● WHAT THIS EXERCISE ASKS
[A] Using the review of Dividing the Estate, answer each question briefly.
(i) In what year did the off-Broadway program say the play took place?
(ii) Who runs Stella's estate?
(iii) What is the profession of Mary Jo's husband, Bob?
[B] For each statement, decide whether the review of Dividing the Estate supports it, and quote the words that settle it.
(i) The play premiered off-Broadway at Lincoln Center Theater.
(ii) Stella Gordon is past 80.
(iii) Cathleen works in the household while attending junior college.

DOCUMENT EXTRACT section start

Dividing the Estate
nytheatre.com review by Martin Denton
November 23, 2008
What a difference a year makes! Last season, when Dividing the Estate premiered off-Broadway at Primary Stages, the program carefully informed us that the play took place in 1987, when the collapse of land and oil prices was seriously depressing the economy of Houston and East Texas. Now, though, for Lincoln Center Theater's Broadway presentation of Dividing the Estate, no such note in necessary. The economic backdrop of the story—that the three children of a wealthy Southern matriarch all are cash-poor, forced to borrow against the dwindling value of their shares of their momma's large estate—rings all too true. Playwright Horton Foote can add prescience to the list of virtues he brings to this charming comedy of his.
Stella Gordon, played with a wicked sense of entitlement and ingenuousness by Elizabeth Ashley, is past 80. She reigns supreme over her household and her estate, which consists of a large and possibly anachronistic farm here in Harrison, Texas (the fictional setting of many of Foote's plays) and a big old mansion, beautifully realized by set designer Jeff Cowie. Stella lives with her elder daughter Lucille, and Lucille's son (who is called "Son"); Son runs the estate and Lucille manages the house. Stella's son, Lewis, also resides here; he's a drinker and a gambler who has never held a steady job. They have three African American servants—Mildred, the cook; Cathleen, a young woman who works here while attending junior college; and Doug, the family's 90-year-old retainer, who insists on doing his chores despite his shaky hands and his propensity for napping whenever and wherever he happens to be.
On this particular day, Stella's younger daughter and her family are coming to visit. Mary Jo is married to a realtor named Bob whose business has fallen on lean times, and when she arrives with their two daughters Emily and Sissie she is intent on bringing up the issue that she always brings up—the immediate need to divide the estate, so that Mary Jo can convert it to much-needed cash and stop taking loans. Stella, of course, won't hear of it. She vows deep attachment to it, but we sense that her control over her brood via tight purse strings may be the real reason for her intransigence.

DOCUMENT EXTRACT section end
DATASET CONTENT section start

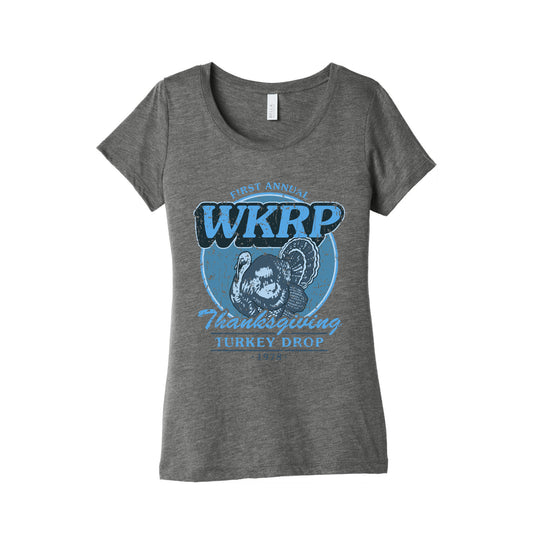 WKRP Turkey Drop Womens Triblend Tee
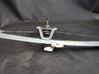 Rear window lifting mechanism without motor 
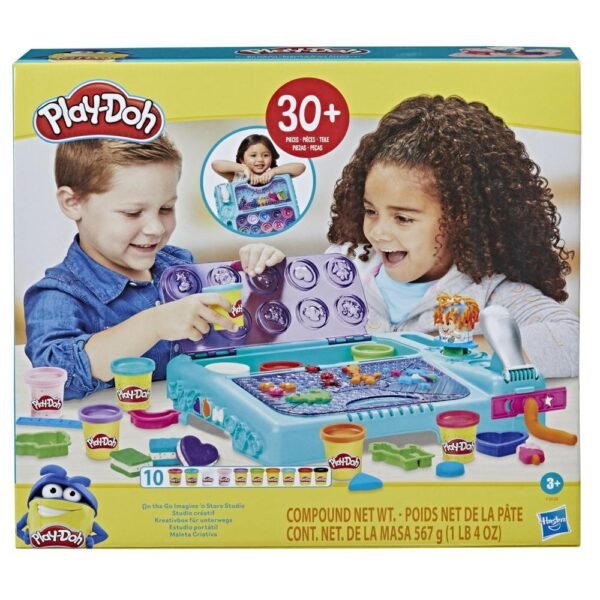 Play-Doh On the Go Imagine and Store Studio with Over 30 Tools and 10 Cans F3638 - Image 2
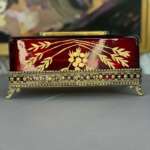 boite-mouchoire-rouge-decoration-porte-papier-en-cristal-maroc-Casablanca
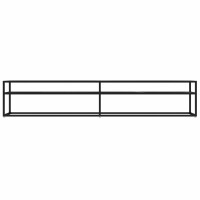 vidaXL TV-Schrank Schwarz Marmor-Optik 220x40x40,5 cm Hartglas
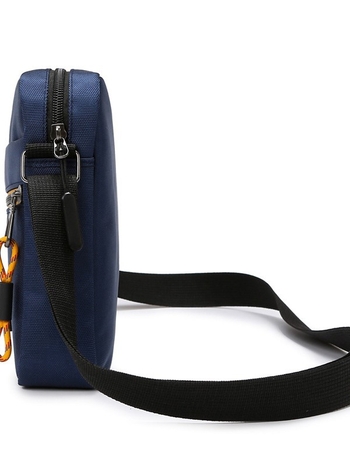 Geantă crossbody pentru bărbați, pentru muncă și pentru călătorii, capacitate mare, compartimente multiple, stil urban simplu, nylon, compatibilă cu laptop de 8 inci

DATASET CONTENT section end

● TASK SOLUTIONS
[A]
(i) 1987
(ii) Son, Lucille's son
(iii) He is a realtor.

[B]
(i) No: "premiered off-Broadway at Primary Stages"
(ii) Yes: "is past 80"
(iii) Yes: "Cathleen, a young woman who works here while attending junior college"